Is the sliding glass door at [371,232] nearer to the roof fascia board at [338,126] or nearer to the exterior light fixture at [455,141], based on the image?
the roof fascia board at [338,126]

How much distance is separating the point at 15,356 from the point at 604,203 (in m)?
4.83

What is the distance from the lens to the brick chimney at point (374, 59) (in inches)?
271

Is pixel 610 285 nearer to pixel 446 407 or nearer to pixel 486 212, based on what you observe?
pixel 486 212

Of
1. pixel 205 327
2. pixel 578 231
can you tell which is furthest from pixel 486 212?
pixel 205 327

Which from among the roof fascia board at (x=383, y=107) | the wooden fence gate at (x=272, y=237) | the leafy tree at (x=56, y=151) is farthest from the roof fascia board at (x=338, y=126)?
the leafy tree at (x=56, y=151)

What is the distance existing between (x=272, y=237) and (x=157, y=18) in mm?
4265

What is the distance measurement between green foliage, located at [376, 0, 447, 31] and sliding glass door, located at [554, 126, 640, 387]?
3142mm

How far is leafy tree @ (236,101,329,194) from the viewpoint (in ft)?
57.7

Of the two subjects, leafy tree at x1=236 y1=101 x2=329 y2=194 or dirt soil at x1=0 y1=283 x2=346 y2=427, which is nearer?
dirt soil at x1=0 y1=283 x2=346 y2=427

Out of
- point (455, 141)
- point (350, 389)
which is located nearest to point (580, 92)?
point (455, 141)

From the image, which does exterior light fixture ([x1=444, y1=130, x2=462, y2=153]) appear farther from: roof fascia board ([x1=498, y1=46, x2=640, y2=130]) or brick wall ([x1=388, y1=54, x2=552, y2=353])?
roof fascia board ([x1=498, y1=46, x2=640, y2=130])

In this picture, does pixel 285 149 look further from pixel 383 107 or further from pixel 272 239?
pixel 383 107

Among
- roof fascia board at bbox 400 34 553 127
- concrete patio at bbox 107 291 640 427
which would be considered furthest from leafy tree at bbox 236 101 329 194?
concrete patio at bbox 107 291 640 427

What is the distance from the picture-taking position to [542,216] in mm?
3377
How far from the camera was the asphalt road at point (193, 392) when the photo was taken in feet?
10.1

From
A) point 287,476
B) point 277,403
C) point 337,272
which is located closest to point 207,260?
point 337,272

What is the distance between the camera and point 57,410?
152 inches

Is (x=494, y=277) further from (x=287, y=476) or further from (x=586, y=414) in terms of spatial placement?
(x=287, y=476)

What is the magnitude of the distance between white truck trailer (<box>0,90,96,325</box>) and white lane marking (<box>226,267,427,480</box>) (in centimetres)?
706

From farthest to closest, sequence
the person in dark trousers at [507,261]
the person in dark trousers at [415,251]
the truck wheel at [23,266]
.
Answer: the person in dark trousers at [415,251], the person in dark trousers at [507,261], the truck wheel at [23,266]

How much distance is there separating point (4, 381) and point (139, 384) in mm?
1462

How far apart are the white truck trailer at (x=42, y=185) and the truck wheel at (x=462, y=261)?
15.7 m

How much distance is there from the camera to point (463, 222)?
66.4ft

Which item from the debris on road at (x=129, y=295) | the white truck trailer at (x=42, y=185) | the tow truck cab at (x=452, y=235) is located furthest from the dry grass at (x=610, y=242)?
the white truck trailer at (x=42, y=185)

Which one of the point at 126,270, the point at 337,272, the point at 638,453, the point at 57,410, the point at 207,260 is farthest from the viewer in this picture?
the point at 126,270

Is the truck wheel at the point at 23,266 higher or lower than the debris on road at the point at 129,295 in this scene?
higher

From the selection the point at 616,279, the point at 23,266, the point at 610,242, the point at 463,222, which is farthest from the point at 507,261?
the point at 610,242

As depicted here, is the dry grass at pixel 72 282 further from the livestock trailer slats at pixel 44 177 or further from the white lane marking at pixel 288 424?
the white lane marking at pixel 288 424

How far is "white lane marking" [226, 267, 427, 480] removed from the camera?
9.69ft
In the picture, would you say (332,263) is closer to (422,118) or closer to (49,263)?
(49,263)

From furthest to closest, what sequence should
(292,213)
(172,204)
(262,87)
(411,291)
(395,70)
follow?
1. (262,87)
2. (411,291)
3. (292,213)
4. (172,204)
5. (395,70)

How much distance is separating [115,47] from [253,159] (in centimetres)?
*****
Goal -
The entries above must be returned in full, exactly as shown.

Result -
Is the sliding glass door at [371,232] nearer to the roof fascia board at [338,126] or nearer to the exterior light fixture at [455,141], based on the image?
the roof fascia board at [338,126]

How much distance is separating the point at 15,356 from the point at 604,203 (in m)?
4.83

What is the distance from the lens to the brick chimney at point (374, 59) (in inches)?
271

Is pixel 610 285 nearer to pixel 446 407 or nearer to pixel 486 212, based on what you observe?
pixel 486 212

Of
1. pixel 205 327
2. pixel 578 231
can you tell which is furthest from pixel 486 212?
pixel 205 327

Which from among the roof fascia board at (x=383, y=107) | the wooden fence gate at (x=272, y=237) | the leafy tree at (x=56, y=151) is farthest from the roof fascia board at (x=338, y=126)?
the leafy tree at (x=56, y=151)

What is the distance existing between (x=272, y=237) and (x=157, y=18) in mm?
4265

What is the distance measurement between green foliage, located at [376, 0, 447, 31] and sliding glass door, located at [554, 126, 640, 387]?
3142mm

How far is leafy tree @ (236,101,329,194) from the viewpoint (in ft)?
57.7

Of the two subjects, leafy tree at x1=236 y1=101 x2=329 y2=194 or dirt soil at x1=0 y1=283 x2=346 y2=427, which is nearer?
dirt soil at x1=0 y1=283 x2=346 y2=427

Out of
- point (455, 141)
- point (350, 389)
which is located nearest to point (580, 92)?
point (455, 141)

From the image, which does exterior light fixture ([x1=444, y1=130, x2=462, y2=153]) appear farther from: roof fascia board ([x1=498, y1=46, x2=640, y2=130]) or brick wall ([x1=388, y1=54, x2=552, y2=353])?
roof fascia board ([x1=498, y1=46, x2=640, y2=130])

In this picture, does pixel 285 149 look further from pixel 383 107 or further from pixel 272 239?
pixel 383 107

Among
- roof fascia board at bbox 400 34 553 127
- concrete patio at bbox 107 291 640 427
which would be considered furthest from leafy tree at bbox 236 101 329 194?
concrete patio at bbox 107 291 640 427

What is the distance from the picture-taking position to [542,216] in mm?
3377
How far from the camera was the asphalt road at point (193, 392) when the photo was taken in feet?
10.1

From
A) point 287,476
B) point 277,403
C) point 337,272
which is located closest to point 207,260?
point 337,272

What is the distance between the camera and point 57,410?
152 inches

Is (x=494, y=277) further from (x=287, y=476) or further from (x=586, y=414) in terms of spatial placement?
(x=287, y=476)

What is the magnitude of the distance between white truck trailer (<box>0,90,96,325</box>) and white lane marking (<box>226,267,427,480</box>) (in centimetres)?
706

From farthest to closest, sequence
the person in dark trousers at [507,261]
the person in dark trousers at [415,251]
the truck wheel at [23,266]
.
Answer: the person in dark trousers at [415,251], the person in dark trousers at [507,261], the truck wheel at [23,266]

How much distance is there separating point (4, 381) and point (139, 384) in mm?
1462

How far apart are the white truck trailer at (x=42, y=185) and the truck wheel at (x=462, y=261)?
15.7 m

How much distance is there from the camera to point (463, 222)?
66.4ft

Which item from the debris on road at (x=129, y=295) | the white truck trailer at (x=42, y=185) | the tow truck cab at (x=452, y=235) is located furthest from the dry grass at (x=610, y=242)?
the white truck trailer at (x=42, y=185)

Which one of the point at 126,270, the point at 337,272, the point at 638,453, the point at 57,410, the point at 207,260 is farthest from the viewer in this picture?
the point at 126,270

Is the truck wheel at the point at 23,266 higher or lower than the debris on road at the point at 129,295 in this scene?
higher

From the selection the point at 616,279, the point at 23,266, the point at 610,242, the point at 463,222, which is farthest from the point at 507,261?
the point at 610,242

As depicted here, is the dry grass at pixel 72 282 further from the livestock trailer slats at pixel 44 177 or further from the white lane marking at pixel 288 424?
the white lane marking at pixel 288 424

How far is "white lane marking" [226, 267, 427, 480] removed from the camera?
9.69ft
In the picture, would you say (332,263) is closer to (422,118) or closer to (49,263)?
(49,263)

From furthest to closest, what sequence should
(292,213)
(172,204)
(262,87)
(411,291)
(395,70)
follow?
1. (262,87)
2. (411,291)
3. (292,213)
4. (172,204)
5. (395,70)

How much distance is separating [115,47] from [253,159] (in centimetres)?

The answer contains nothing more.